Над столом нависла гнетущая тишина.

— Давайте-ка лучше выпьем, господа! — вскочил с бока­лом Швембергер. — Тем паче, как говаривал великий узник Бастилии Мишель Монтень, плоды смуты никогда не доста­ются тому, кто ее вызвал; он только всколыхнул и замутил воду, а ловить рыбу будут уже другие.

— За других! Ура! — облегченно зашумело застолье. — Но будем помнить, господа: мир развивается революциями!

— Одно смущает, — негромко, точно про себя, сказал юно­ша с чуть заметными усиками, — идея революции все же на­много моложе идеи существующего порядка. То, что выраба­тывалось веками.

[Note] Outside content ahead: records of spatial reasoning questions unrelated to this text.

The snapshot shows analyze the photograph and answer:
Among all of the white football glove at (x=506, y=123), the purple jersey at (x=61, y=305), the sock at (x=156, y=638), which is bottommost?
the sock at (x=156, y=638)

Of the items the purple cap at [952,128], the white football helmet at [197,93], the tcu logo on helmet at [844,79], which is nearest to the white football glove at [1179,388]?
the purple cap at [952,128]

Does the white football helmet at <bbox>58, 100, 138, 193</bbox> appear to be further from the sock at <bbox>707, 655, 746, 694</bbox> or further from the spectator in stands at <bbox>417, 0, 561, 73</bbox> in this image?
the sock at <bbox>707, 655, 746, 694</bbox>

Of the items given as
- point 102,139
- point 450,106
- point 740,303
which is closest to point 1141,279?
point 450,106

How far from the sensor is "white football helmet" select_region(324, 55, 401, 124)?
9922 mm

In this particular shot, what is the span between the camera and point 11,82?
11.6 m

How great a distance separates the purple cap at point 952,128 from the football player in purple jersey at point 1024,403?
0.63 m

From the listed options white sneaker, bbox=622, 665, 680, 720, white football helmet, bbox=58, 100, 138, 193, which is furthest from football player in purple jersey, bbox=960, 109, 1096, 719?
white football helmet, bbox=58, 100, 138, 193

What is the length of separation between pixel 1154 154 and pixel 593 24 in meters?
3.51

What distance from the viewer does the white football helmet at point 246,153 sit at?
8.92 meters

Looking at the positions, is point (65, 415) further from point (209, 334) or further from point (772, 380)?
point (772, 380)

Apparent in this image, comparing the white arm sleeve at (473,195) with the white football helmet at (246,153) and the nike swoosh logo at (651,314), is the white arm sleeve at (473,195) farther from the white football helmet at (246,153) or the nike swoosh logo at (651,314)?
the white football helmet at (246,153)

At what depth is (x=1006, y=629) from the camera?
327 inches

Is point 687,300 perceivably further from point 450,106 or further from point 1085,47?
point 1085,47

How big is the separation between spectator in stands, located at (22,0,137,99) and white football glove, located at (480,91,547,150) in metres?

На юношу зашикали, и он смущенно умолк.

Снова стали пить, чокаться, шуметь, целоваться; при этом курсистки пили наравне со студентами, курили, выпуская дым к розовому абажуру, рассуждая между папиросами о женских правах, о равенстве полов. Потом по кругу пошли карточки этих же курсисток в мужских костюмах. Потом ослабевший Рудковский положил всклокоченную голову на колени одной из барышень да так и уснул.

— Господа! — сверкнул зелеными глазами Юлиан. — Все вздор. В мире нарождается новая религия. Да! Христианство разрывает нас на две половины — дух и тело. Но наука. Да, рацио. Наука доказывает: человек един и целостен! Христи­анство заставляет нас бороться с плотью и этим унижает тело.

Надежда Сергеевна не сводила с Юлиана восторженно­влюбленных глаз. Левушка даже испуганно покосился на дверь: если бы сейчас вошел отсталый украинофил Лашке­вич, то он бы в припадке ревности непременно убил бы свою передовую супругу.